To wit: let's start with the spin-addition basis $|J, M\rangle$ where we have the $4$ states $|J=1, M=1\rangle$, $|J=1, M=0\rangle$, $|J=1, M=-1\rangle$ and $|J=0, M=0\rangle$, and we associate them with the basis column vectors in that order (that is $|J=1, M=1\rangle = (1, 0, 0, 0)^T$ etc.). Then $$\vec{S}^2 = \hbar^2\begin{pmatrix} 2 & 0 & 0 & 0 \\ 0 & 2 & 0 & 0 \\ 0 & 0 & 2 & 0 \\ 0 & 0 & 0 & 0 \end{pmatrix} $$ and $$S_z^2 = \hbar^2\begin{pmatrix} 1 & 0 & 0 & 0 \\ 0 & 0 & 0 & 0 \\ 0 & 0 & 1 & 0 \\ 0 & 0 & 0 & 0 \end{pmatrix} $$
Now we can work in the separated basis with the four basis states $|m_1=\hbar/2, m_2=\hbar/2\rangle$, $|m_1=\hbar/2, m_2=-\hbar/2\rangle$, $|m_1=-\hbar/2, m_2=\hbar/2\rangle$, $|m_1=\hbar/2, m_2=-\hbar/2\rangle$ and we associate them again with the basis column vectors in that order.
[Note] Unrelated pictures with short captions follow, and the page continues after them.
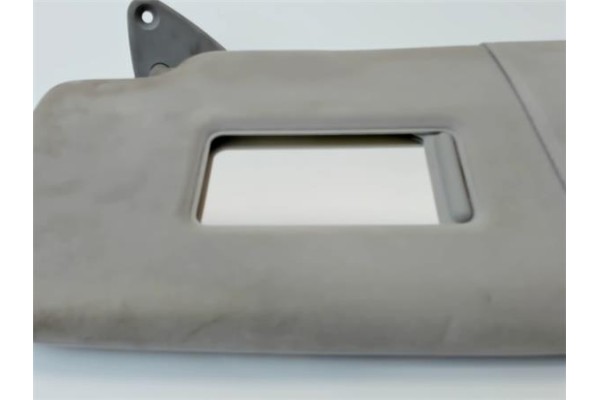 Recambio de parasol izquierdo para mitsubishi space wagon (n80/n90) 2.4 referencia OEM IAM   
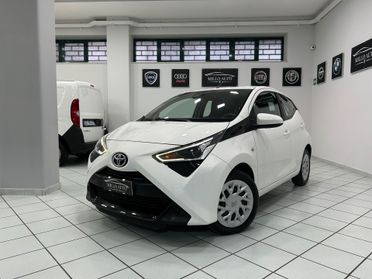 Toyota Aygo 1.0 VVT-i 72 CV 5 porte x-cool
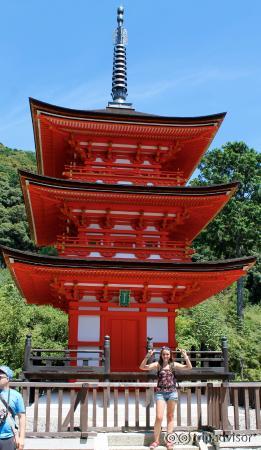 Kiyomizu-dera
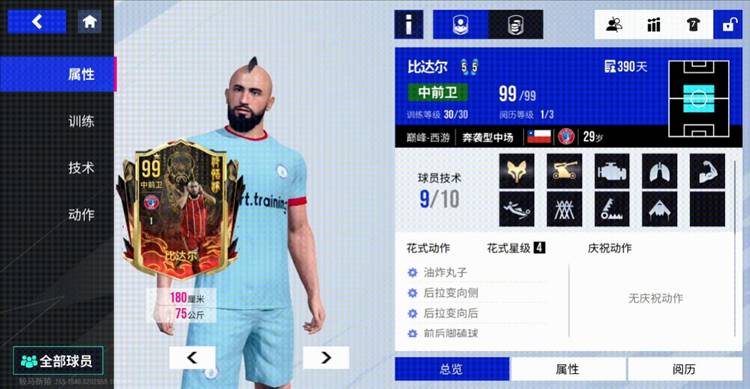 绿茵信仰中场盘点配图1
The matrix representation of $S_z^2$ is still diagonal $$S_z^2 = \hbar^2\begin{pmatrix} 1 & 0 & 0 & 0 \\ 0 & 0 & 0 & 0 \\ 0 & 0 & 0 & 0 \\ 0 & 0 & 0 & 1 \end{pmatrix} $$ but we get non-diagonal terms for the representation of $\vec{S}^2$. However calculating $\langle m_1, m_2 | \vec{S}^2 | m_1', m_2' \rangle$ is quite straight-forward, using CG. We have two states that can only have non-zero matrix elements with themselves (as they are also states in the momentum-added basis): $$ \langle m_1=\uparrow, m_2=\uparrow | \vec{S}^2 | m_1', m_2' \rangle = 2\hbar^2\delta_{m_1', \uparrow}\delta_{m_2',\uparrow}$$ $$ \langle m_1=\downarrow, m_2=\downarrow | \vec{S}^2 | m_1', m_2' \rangle = 2\hbar^2\delta_{m_1', \downarrow}\delta_{m_2',\downarrow}$$ and have a non-diagonal matrix elements when we look at the subspace associated with total $S_z = 0$: $$ \langle m_1=\uparrow, m_2=\downarrow | \vec{S}^2 | m_1=\uparrow, m_2=\downarrow \rangle = \langle m_1=\downarrow, m_2=\uparrow | \vec{S}^2 | m_1=\downarrow, m_2=\uparrow \rangle = \hbar^2$$ $$ \langle m_1=\hbar/2, m_2=\downarrow | \vec{S}^2 | m_1=\downarrow, m_2=\uparrow \rangle = \hbar^2$$ so we end up getting $$\vec{S}^2 = \hbar^2\begin{pmatrix} 2 & 0 & 0 & 0 \\ 0 & 1 & 1 & 0 \\ 0 & 1 & 1 & 0 \\ 0 & 0 & 0 & 2 \end{pmatrix} $$
You can now convince yourself that the two representations are related to one another by basis transformations, which is given exactly by the CG coefficients (which is not surprising - this is how we got the matrices in the first place).